TO DO: Print the entries from the beginning through the line containing "23200 millimetres", with both ends included, and repeat them character for character.

SUPPLIED RECORDS:
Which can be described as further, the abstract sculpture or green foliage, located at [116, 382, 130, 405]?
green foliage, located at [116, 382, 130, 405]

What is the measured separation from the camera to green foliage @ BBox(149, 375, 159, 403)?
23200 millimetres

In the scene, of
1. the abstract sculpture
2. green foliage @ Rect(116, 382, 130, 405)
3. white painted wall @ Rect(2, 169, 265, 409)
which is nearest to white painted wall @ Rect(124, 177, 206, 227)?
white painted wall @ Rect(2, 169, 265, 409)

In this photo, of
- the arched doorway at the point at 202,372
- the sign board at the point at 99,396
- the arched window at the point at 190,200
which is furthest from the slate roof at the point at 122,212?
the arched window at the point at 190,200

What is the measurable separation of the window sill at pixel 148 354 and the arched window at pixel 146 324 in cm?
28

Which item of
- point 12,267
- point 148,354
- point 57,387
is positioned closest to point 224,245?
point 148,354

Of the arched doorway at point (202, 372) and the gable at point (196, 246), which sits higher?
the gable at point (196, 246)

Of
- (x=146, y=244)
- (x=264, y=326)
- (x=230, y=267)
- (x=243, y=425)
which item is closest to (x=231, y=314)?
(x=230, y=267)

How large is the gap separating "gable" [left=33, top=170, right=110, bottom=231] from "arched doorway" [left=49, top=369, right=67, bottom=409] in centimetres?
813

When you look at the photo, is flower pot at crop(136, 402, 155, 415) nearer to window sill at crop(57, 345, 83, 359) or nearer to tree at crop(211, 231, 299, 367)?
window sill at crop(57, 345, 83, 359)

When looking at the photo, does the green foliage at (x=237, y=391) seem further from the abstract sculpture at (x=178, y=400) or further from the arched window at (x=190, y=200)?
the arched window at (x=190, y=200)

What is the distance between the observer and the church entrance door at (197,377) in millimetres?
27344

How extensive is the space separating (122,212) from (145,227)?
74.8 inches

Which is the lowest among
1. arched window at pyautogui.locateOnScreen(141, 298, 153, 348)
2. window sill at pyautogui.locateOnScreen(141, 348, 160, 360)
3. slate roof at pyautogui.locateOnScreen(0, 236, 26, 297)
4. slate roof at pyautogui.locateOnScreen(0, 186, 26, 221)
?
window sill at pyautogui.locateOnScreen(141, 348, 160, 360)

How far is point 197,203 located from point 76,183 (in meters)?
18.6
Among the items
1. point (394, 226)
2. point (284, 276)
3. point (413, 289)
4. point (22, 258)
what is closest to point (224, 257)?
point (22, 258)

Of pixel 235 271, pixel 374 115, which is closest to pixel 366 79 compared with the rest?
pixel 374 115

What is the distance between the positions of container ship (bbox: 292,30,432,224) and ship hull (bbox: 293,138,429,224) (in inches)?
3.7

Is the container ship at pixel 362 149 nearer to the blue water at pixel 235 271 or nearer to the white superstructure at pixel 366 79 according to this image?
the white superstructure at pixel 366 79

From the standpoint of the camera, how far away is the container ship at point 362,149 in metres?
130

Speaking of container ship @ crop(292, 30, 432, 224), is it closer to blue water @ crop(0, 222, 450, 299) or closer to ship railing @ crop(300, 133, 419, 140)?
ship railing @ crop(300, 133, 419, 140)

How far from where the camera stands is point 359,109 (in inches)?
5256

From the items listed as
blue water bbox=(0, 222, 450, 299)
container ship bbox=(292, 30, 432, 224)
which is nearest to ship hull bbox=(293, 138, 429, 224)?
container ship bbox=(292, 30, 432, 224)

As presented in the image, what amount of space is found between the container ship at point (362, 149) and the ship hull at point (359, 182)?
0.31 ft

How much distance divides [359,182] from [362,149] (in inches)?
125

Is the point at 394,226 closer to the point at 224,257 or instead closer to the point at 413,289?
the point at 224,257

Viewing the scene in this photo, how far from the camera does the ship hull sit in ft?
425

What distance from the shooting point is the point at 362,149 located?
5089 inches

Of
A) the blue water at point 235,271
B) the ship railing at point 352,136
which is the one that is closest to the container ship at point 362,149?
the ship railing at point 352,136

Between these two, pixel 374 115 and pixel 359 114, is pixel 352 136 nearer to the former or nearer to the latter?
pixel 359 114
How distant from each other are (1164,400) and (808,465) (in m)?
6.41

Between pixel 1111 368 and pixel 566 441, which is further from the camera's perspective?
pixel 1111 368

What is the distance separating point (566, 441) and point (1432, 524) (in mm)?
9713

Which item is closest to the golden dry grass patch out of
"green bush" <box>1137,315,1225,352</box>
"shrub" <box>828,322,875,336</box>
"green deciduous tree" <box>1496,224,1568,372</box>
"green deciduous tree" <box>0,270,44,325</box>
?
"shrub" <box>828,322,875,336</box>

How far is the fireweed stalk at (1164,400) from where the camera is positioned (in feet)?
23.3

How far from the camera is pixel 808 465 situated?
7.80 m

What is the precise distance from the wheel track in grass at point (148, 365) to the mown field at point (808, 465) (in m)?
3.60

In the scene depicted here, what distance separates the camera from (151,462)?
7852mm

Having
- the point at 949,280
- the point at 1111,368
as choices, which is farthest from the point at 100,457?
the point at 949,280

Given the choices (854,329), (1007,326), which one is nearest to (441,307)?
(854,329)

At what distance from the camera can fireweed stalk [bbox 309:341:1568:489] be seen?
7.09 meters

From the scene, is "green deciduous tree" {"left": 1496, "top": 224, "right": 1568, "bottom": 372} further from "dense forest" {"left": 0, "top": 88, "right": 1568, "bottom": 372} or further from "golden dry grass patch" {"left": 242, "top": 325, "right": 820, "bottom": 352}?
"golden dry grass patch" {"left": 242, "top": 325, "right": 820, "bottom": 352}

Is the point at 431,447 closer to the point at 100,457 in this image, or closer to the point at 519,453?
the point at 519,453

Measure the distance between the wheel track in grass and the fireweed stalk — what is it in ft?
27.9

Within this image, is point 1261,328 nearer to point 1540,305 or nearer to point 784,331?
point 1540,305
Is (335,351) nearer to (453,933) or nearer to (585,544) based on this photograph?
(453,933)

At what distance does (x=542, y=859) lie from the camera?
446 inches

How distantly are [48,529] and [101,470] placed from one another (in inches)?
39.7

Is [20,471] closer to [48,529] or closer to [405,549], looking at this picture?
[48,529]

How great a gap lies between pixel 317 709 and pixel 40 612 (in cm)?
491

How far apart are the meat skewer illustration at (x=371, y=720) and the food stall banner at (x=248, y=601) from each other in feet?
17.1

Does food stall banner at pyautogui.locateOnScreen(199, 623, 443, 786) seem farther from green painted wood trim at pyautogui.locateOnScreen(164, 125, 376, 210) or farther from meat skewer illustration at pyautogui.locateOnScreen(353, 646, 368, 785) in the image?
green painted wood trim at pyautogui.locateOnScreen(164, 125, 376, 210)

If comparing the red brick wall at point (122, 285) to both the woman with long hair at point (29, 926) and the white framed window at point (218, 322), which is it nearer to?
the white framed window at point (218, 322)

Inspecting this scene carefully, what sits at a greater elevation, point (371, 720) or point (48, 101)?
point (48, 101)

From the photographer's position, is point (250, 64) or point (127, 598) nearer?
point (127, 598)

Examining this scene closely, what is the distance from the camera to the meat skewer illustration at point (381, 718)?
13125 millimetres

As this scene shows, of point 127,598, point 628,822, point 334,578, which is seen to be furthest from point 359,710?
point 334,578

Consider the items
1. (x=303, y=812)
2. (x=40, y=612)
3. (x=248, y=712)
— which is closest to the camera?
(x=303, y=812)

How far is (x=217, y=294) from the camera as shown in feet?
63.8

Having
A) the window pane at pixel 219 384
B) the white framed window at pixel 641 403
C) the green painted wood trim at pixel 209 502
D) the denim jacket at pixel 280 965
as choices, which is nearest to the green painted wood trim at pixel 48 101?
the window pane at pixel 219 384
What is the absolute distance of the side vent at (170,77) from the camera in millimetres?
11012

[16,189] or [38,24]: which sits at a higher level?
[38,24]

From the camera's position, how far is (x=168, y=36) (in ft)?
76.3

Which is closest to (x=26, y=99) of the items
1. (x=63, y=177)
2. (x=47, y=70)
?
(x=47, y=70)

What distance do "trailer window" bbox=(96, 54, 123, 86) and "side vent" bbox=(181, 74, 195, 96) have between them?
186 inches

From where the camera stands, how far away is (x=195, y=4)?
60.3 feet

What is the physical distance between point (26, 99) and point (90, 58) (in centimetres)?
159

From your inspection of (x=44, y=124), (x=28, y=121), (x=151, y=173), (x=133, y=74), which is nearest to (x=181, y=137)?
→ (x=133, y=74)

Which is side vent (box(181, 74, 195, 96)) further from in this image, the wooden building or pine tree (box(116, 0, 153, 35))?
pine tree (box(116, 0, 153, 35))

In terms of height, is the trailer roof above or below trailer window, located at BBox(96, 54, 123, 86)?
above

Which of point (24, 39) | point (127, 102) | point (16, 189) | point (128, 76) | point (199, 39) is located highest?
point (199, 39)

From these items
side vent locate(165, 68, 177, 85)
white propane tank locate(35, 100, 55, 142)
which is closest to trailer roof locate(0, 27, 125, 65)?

ANSWER TO THIS EXERCISE:
Which can be described as further, the abstract sculpture or green foliage, located at [116, 382, 130, 405]?
green foliage, located at [116, 382, 130, 405]

What is the measured separation from the camera to green foliage @ BBox(149, 375, 159, 403)?
23200 millimetres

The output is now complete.